According to Amer Sharif of the Covid-19 Command and Control Centre, the balance between the safety and wellbeing of the population and economic sustainability has been right for a city state and global logistics hub. Dubai relies on cross-border traffic for more than half of its economy. Authorities have been cautious with decreeing travel bans and have only restricted direct passenger flights from the UK and South Africa due to novel virus strains.
Dubai quickly positioned itself as the prime hub for vaccine distribution in the Middle East and beyond. The UAE has unveiled plans to locally manufacture China’s Sinopharm vaccine later this year, while also trying to secure a head start as the world’s first “vaccination tourism” destination, catering to those unwilling to wait for a jab and able to flash plastic.
National flag carrier Emirates also found a novel way to raise cash by giving its passengers the option to pay extra to block adjacent seats on its flights. Though first introduced by Air New Zealand, the Dubai-based carrier has upped the ante by allowing economy class travellers to buy up to three adjoining seats for prices ranging from $55 to $165.
In another surprise move, the UAE has launched a programme to offer Emirati citizenship to select foreign professionals. Ranked as one of the best in the world for mobility, UAE passports will be offered to investors, scientists, doctors, artists, intellectuals, and others with special talents whose bright minds contribute to the development and prosperity of the country.
UAE royals and officials may nominate deserving candidates, with the cabinet having the final say. Almost nine of every 10 UAE inhabitants are foreign nationals. The initiative is unique in the wider Gulf Region, where paths to citizenship are few and narrow.

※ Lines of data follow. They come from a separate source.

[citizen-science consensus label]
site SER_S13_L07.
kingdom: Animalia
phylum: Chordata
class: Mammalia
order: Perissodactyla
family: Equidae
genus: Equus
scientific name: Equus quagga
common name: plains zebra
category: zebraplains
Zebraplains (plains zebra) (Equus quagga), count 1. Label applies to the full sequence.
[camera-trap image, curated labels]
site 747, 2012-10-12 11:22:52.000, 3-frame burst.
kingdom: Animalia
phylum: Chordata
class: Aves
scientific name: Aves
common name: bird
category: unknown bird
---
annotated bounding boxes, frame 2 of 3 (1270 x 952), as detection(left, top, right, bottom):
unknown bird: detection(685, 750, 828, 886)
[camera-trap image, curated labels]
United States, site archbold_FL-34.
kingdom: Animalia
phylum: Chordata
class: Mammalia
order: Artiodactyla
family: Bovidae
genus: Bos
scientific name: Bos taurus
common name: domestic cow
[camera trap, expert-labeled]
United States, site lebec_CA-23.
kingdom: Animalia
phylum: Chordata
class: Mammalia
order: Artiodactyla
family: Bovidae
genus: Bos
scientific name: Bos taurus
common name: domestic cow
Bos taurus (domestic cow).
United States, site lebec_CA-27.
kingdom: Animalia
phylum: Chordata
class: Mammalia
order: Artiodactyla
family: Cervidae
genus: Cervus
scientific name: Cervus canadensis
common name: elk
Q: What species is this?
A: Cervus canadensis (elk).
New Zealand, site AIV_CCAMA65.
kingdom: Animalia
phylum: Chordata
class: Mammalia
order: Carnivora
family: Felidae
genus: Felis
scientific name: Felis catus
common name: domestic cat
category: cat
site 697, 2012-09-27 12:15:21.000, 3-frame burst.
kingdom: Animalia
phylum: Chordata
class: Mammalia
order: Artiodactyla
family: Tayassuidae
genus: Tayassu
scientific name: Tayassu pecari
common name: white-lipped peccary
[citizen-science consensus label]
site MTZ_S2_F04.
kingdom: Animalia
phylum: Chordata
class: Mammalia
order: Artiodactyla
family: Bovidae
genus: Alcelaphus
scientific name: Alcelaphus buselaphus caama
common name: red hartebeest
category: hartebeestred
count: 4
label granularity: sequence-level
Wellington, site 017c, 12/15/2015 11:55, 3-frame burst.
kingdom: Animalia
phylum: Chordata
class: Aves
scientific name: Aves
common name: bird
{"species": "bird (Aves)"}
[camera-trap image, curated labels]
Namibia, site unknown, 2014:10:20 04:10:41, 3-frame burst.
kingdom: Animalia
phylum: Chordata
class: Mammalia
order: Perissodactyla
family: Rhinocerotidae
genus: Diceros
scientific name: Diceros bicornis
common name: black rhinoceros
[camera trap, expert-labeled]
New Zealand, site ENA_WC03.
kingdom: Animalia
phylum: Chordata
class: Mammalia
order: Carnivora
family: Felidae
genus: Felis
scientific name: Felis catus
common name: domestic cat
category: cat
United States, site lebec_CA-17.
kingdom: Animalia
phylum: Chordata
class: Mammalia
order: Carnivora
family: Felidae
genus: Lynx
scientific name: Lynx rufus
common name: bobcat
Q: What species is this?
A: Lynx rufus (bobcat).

The initiative follows a string of progressive reforms that include full ownership for foreigners of businesses outside free zones, legalisation of cohabitation and the sale of alcohol without a licence. According to a government spokesperson, the easing of restrictions seeks to encourage expatriates to invest money – and their future – in the country.
This would end the prevailing attitude amongst foreign nationals to make as much money as possible, and then leave for home. In time, the reforms are expected to add billions to the local economy, and forge a more inclusive society.